Find all $x\in\mathbb{R}$ such that $\left( \sqrt{2-\sqrt{2} }\right)^x+\left( \sqrt{2+\sqrt{2} }\right)^x=2^x$.
Solution 1:
It is not difficult (formula for the double angle) to show that $$\sin \left(\frac{ \pi }{8} \right)= \sqrt{ \frac{2- \sqrt{2} }{4} }$$ which in combination with the trigonometric one gives $$\cos^2\left(\frac{ \pi }{8} \right)=1-\sin^2\left(\frac{ \pi }{8} \right)=\frac{2+ \sqrt{2} }{4}\Rightarrow \cos \left( \frac{ \pi }{8} \right)= \sqrt{ \frac{2+ \sqrt{2} }{4} }$$ thus our equation can be expressed equivalently in the form $$\left( \sqrt{2-\sqrt{2} }\right)^x+\left( \sqrt{2+\sqrt{2} }\right)^x=2^x$$ $$\left( \sqrt{\frac{2- \sqrt{2} }{4}}\right)^x+\left( \sqrt{\frac{2+ \sqrt{2} }{4}}\right)^x=1 $$ $$\sin^x\left( \frac{ \pi }{8} \right)+\cos^x \left( \frac{ \pi }{8} \right)=1$$ of course thanks to the trigonometric one $x=2$ is a trivial solution. Uniqueness of this solution is due to the fact $\sin \& \cos \le 1$. Formally, you can consider cases $x>2$ or $x<2$ and estimate the left side.
Solution 2:
Another way.
Rewrite our equation in the following form: $$\left(\sqrt{\frac{2-\sqrt2}{2+\sqrt2}}\right)^x+1=\left(\frac{2}{\sqrt{2+\sqrt{2}}}\right)^x.$$ We see the the left side decreases and the right side increases,
which says that our equation has one real root maximum.

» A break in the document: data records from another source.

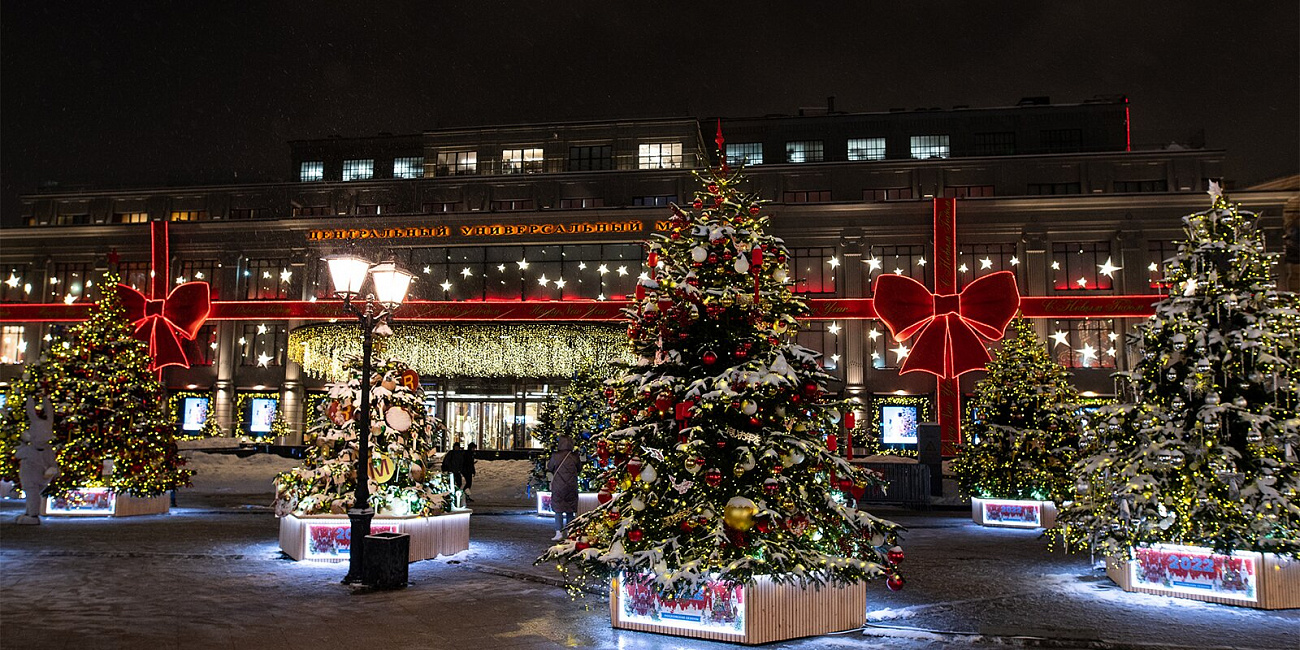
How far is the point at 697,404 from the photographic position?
31.4ft

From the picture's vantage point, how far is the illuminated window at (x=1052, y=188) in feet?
147

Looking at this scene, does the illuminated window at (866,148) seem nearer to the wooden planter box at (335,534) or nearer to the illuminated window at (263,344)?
the illuminated window at (263,344)

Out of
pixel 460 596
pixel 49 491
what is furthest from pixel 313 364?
pixel 460 596

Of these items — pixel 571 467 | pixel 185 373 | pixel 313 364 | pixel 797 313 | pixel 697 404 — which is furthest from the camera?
pixel 185 373

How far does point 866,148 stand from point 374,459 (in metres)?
40.9

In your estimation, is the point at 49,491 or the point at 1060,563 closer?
the point at 1060,563

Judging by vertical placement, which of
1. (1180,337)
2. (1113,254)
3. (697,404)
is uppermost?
(1113,254)

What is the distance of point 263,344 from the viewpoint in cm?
4931

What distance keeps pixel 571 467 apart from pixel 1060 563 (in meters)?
8.96

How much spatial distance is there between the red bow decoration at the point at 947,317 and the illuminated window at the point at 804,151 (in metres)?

But $2$ is a root and we are done!
Solution 3:
Divide your original equation by $2^x$ getting
$((\sqrt{2+\sqrt2}/2)^x+((\sqrt{2-\sqrt2}/2)^x=1.$
As $\sqrt2<2$, both terms on the left side are exponential functions with base strictly between $0$ and $1$. Therefore, the left side is strictly decreasing forcing no more than one solution. Thus any solution that might be found by inspection must be the only one.